See also: why our blog stats shot up considerably in those few weeks, as we all frantically researched sports bars.

Anyway.

So Mavis Winkles is located in the same plaza as the Panini’s with the great outdoor bar that we discovered we loved about three years ago. And haven’t been back to since, because somewhere we read that Panini’s location closed. Yeah, it didn’t. Damn you internet and your lies.

We were seated at a high top near the bar but not really in the bar area. If that makes sense. The layout of the place is a little strange, just keep that in mind.

For drinks it was a Boddington for me (hey, it is an Irish place), Guinness for Ted (after he asked what dark beers they had, apparently forgetting we were in an Irish place), Angry Orchard for Shane and Miller Lite for Jerrid.

Our poor server came back to check on us like six times before we actually places our dinner orders. We’re chatty all of a sudden when we haven’t done this for a few weeks. But I give her points for at least trying.

For apps, Ted tried to get the calamari, but was told they were out. Which prompted Shane to start reinacting the scene in Tommy Boy where he gets the waitress to turn the fryers back on. “Are you sure? Wings would taste really good right now.”

Let’s just say it turned out better for Tommy.

So poor Ted went with zucchini planks instead. I had my money on the hummus platter being his number two choice. Dammit Ted. You let me down.

I wish I could say they tasted better than they look

I wish I could say they tasted better than they look

Shane and I got the reuben rolls. They also have reuben bites on the menu (see also: Irish place), but we went with the rolls – because, as Shane explained, rolls just sound like more real food than “bites.” Bites are dainty. And we all know by now dainty is not in the list of adjectives for us.

And the rolls were definitely real food. In fact, they were kind of like small, deep fried, wrap sandwiches. That apparently looked obscene. Shane called them “reuben dongs.”

Shane's obscene appetizer. Because he's 12.

Shane’s obscene appetizer. Because he’s 12.

That’s my husband, y’all, keepin’ it classy.

At least they were a nice juxtaposition to the side salad I got with my cabbage and corned beef dish and that arrived at the same time. Giving the appearance of healthy, as I ate what was essentially iceberg lettuce with balsamic dressing with one hand while also eating the deep fried corned beef with the other. Point, me.

Given information →
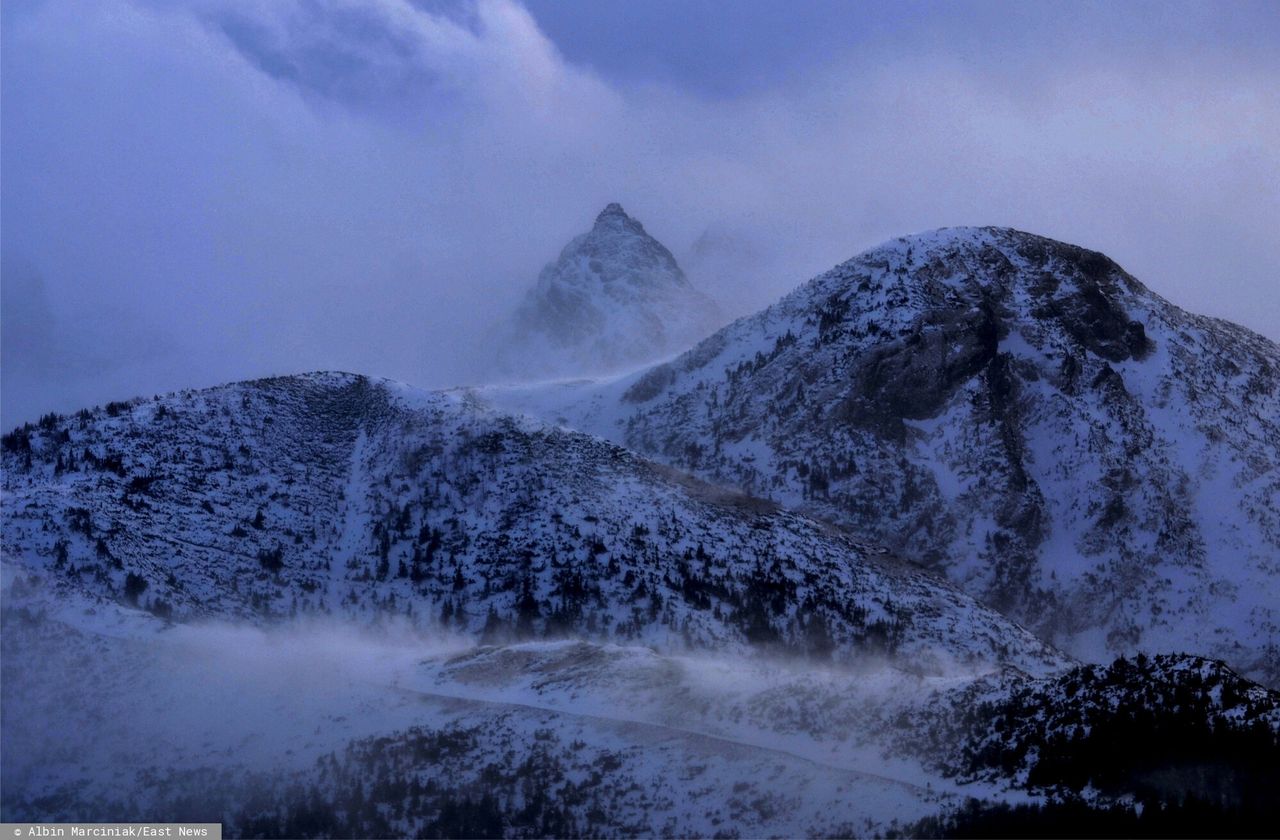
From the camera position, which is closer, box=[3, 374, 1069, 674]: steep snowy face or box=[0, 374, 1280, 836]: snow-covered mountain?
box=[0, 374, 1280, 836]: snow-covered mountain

What this exercise asks →
**1)** Translate this sentence from the restaurant post into Spanish: "We were seated at a high top near the bar but not really in the bar area."
**2)** Extend the restaurant post with a few more paragraphs, starting after its final line.

In response →
**1)** Nos sentaron en una mesa alta cerca de la barra, pero no realmente en la zona del bar.

**2)**
Something healthy. Wait, what?

Something healthy. Wait, what?

In any case, the reuben rolls were delicious. And could’ve been a meal all in themselves, if you ordered the app just for you. The dipping sauce was also really good – and I’m usually one to skip condiments, so that’s a real compliment.

Ted said the zucchini planks were OK. He said the breading was good, but there just wasn’t enough of it. So obviously he wasn’t ordering these for the health benefits of vegetables. And he said the zucchini was cut too thick. Which prompted this conversation:

Shane: They look like they’re cut like pickle spears. Because they should be cut like bacon strips.
Ted: Yes, that’s exactly what I mean.

Glad we have our own language here.

Three of the five of us got something that featured corned beef. Have I mentioned we’re at an Irish place? I wasn’t sure.

I got corned beef and cabbage.

The never-ending bowl of Irish food

The never-ending bowl of Irish food

Amanda got the corned beef boxty (corned beef with potato pancakes).

Similar but different

Similar but different

Ted got the hot reuben sandwich (basically the reuben rolls without the deep frying).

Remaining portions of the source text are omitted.